This article is going to assume you already have some understanding of what a monad is. If you haven’t heard of monads before, you may want to do some research before reading. That said, you don’t have to understand them perfectly: you might find this example useful if you’re still trying to wrap your head around them.
Recently, while I was working on an interpreter written in OCaml, I came across an interesting application of monads. (I am likely not the first person to use monads in this way, but found it cool so I thought it was worth a small article.) The interpreter is for a procedural language which allows you to break or continue within a loop, and return within a function body. Originally, I dealt with this by defining something like the following simple data type:
type 'a control =
| Break
| Continue
| Return of value option
| None of 'a
Evaluating an expression would produce a value wrapped in this type, which could then be matched on to handle any potential control flow. However, I found myself often writing lots of nested code to handle cases where one of the aforementioned control flow constructs could cause evaluation to end immediately. I also realized that the handling was almost always the same:
match control with
| Break -> Break
| Continue -> Continue
| Return value -> Return value
| None a -> (* Do something with a here... and eventually return `None b` *)

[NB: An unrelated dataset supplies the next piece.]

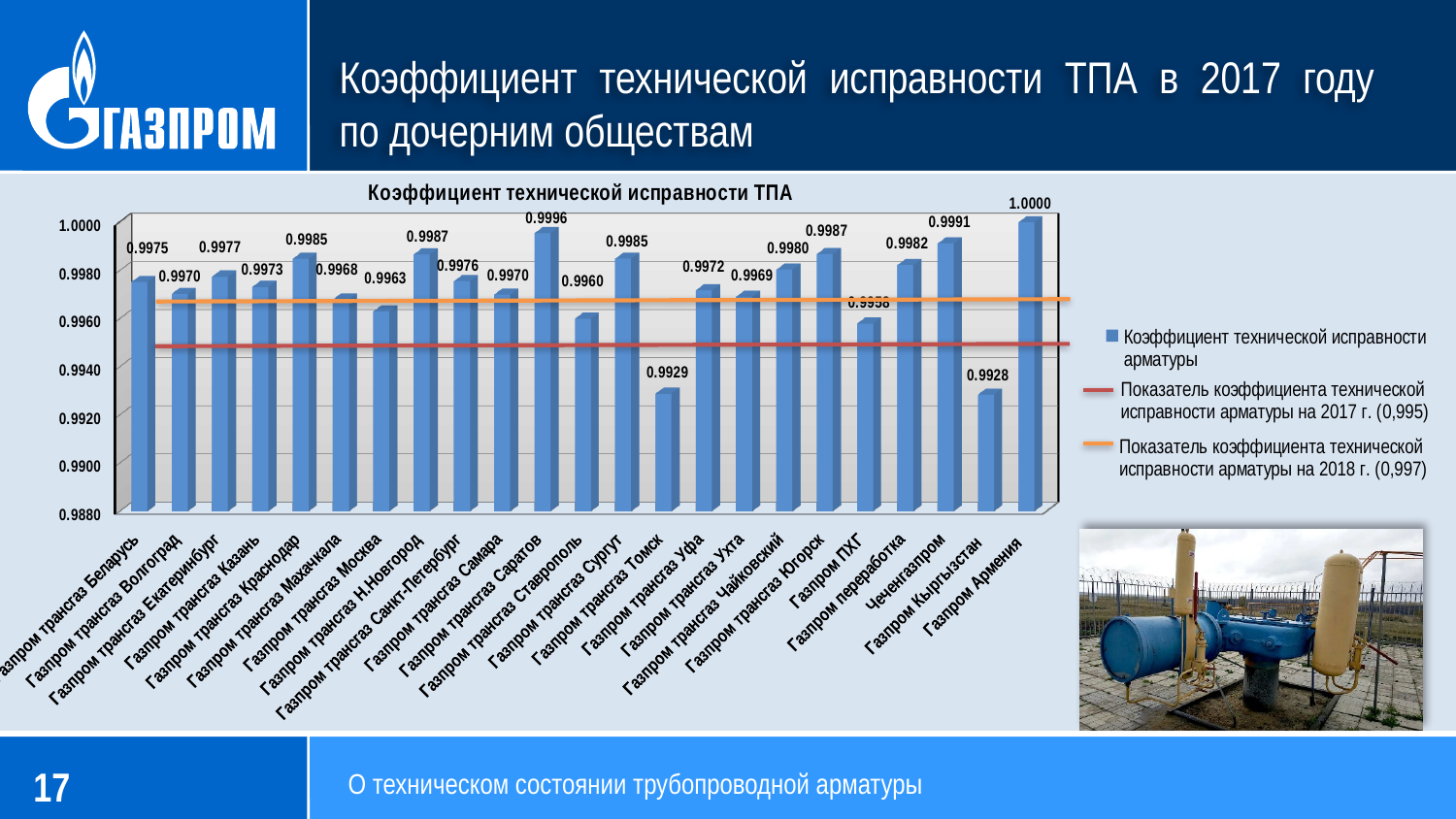
Is the value for Газпром трансгаз Томск greater or less than 0.9940? less According to the legend, what is the target coefficient value for 2018? 0,997 What kind of chart is shown? bar chart What is the value for Чеченгазпром? 0.9991 What is the difference between the values for Газпром Армения and Газпром Кыргызстан? 0.0072 What is the value for Газпром трансгаз Саратов? 0.9996 How many entries does the legend list? 3 Which is larger, the value for Газпром трансгаз Краснодар or Газпром трансгаз Москва? Газпром трансгаз Краснодар Which subsidiary has the highest coefficient? Газпром Армения What is the value for Газпром трансгаз Томск? 0.9929 How many subsidiaries are shown on the x axis? 23 What is the difference between the values for Газпром трансгаз Саратов and Газпром трансгаз Ставрополь? 0.0036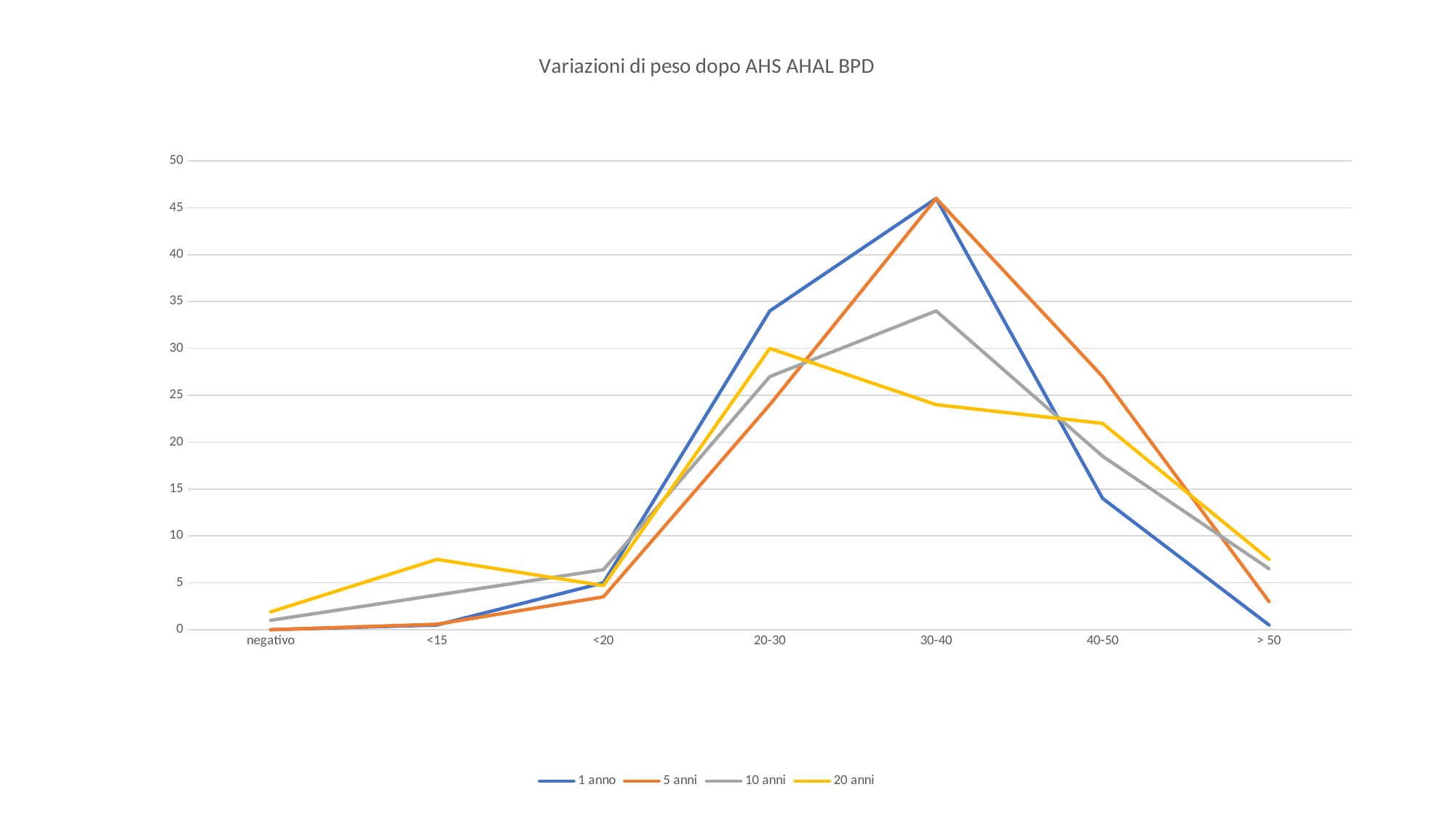
How many series does the legend list? 4 Does the '1 anno' series rise or fall from 30-40 to > 50? fall How many categories are shown on the x axis? 7 For the series '20 anni', which category has the highest value? 20-30 For the series '20 anni', which category has the lowest value? negativo Is the value for '1 anno' at 20-30 greater or less than 30? greater What kind of chart is shown on the slide? line chart At 40-50, which series has the larger value, '5 anni' or '1 anno'? 5 anni Is the value for '5 anni' at > 50 greater or less than 5? less Is the value for '10 anni' at 30-40 greater or less than 30? greater For the series '1 anno', which category has the highest value? 30-40 What is the title of the chart? Variazioni di peso dopo AHS AHAL BPD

(All the cases that just seem to return the same thing were often necessary when converting from a control of one type to a control of another, for example going from a int control
to a string control
.)
Then I realized that this looked kinda like a monad. Here’s bind, which looks pretty similar to the structure above, and return:
let ( >>= ) control f =
match control with
| Break -> Break
| Continue -> Continue
| Return value -> Return value
| None a -> f a
let return a = None a
let ( let* ) = ( >>= )
The final definition uses OCaml’s let extensions feature which makes bind very convenient to use. Here’s an example of using this to evaluate a function call expression, which I would’ve done before using three levels of nested matching:
let* callee = exec_expr callee scopes in
match callee with
| Procedure f ->
let* args = exec_prod args scopes in
return (f args)
| invalid -> raise InvalidCallee
Hope you found this interesting, thanks for reading!